> _EXERCISE OBJECTIVE_
In the excerpt on muscle tissue engineering below, which muscle of neonatal rats supplies the skeletal myoblasts?
BEGIN EXCERPT TO READ
In collaboration with Drs. Truskey, Leong, Yuan, and Izatt from Duke BME, our group has also been actively pursuing the engineering of functional skeletal muscle tissues using skeletal myoblasts (muscle progenitors) isolated from neonatal rat soleus muscle. In general, our ability to perform comparative and complementary research on these two very similar, yet very different, muscle tissues (cardiac and skeletal) is a unique opportunity to elucidate specific and common morphogenic and biophysical mechanisms that govern 3D self-assembly and differentiation of various myogenic progenitors into functional muscle tissues.
Research models and methodologies used:
Micropatterning and microfludic techniques, polymer and hydrogel scaffolds, and bioreactors with computer-controlled mechanical and electrical stimulation are employed to fabricate 2-dimensional and 3-dimensional cardiac and skeletal tissues with controllable architecture and function starting from dissociated primary cells or committed stem cell-derived muscle progenitors. Genetic engineering techniques and lentiviral vectors are additionally used to modify and monitor proliferation, function, and differentiation of somatic and stem cells. Immunostaining, protein and gene expression analysis, optical recordings of electrical propagation with voltage and calcium sensitive dyes, single cell patch-clamp studies, and standard viscoelastic biomechanical tests used in our cell and tissue engineering systems allow for precise correlation between structure and electromechanical function at microscopic and macroscopic spatial scales, as well as functional evaluation before and after animal implantation. Computer models that incorporate cell-specific ion channels, cardiac cell geometry, distribution of intercellular connections and discrete tissue microarchitecture are used to aid the experimental design and the interpretation of results. Zebrafish models of cardiac regeneration and Drosophila models of cardiac specific ion channel mutations are also employed in our collaborative studies.
Our research is currently supported by NHLBI, NIAMS, and AHA.
END EXCERPT TO READ
BEGIN DATA TO EXAMINE
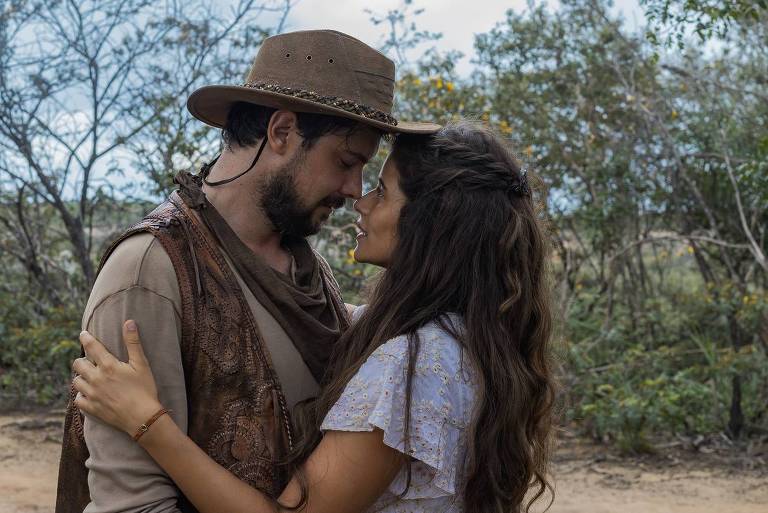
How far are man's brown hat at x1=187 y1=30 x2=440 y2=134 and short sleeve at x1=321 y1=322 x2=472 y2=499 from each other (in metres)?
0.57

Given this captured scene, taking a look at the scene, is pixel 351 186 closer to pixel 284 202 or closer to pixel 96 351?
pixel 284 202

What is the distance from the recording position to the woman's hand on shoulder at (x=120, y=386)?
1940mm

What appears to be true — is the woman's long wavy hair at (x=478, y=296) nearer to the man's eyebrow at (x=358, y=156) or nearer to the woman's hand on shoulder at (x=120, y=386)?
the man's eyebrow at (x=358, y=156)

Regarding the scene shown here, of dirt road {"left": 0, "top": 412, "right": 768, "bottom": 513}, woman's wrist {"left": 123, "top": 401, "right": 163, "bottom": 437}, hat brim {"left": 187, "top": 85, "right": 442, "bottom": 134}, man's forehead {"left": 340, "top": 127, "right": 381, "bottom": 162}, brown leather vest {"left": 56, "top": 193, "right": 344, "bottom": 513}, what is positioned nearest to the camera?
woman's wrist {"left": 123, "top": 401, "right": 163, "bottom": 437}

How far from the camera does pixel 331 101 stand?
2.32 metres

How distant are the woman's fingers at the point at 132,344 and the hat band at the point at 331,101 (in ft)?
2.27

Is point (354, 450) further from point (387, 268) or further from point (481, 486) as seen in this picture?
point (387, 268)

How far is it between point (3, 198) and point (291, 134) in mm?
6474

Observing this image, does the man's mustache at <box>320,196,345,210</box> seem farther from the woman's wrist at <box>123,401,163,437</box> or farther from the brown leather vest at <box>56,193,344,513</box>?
END DATA TO EXAMINE
> _SOLUTION BELOW_
The soleus muscle.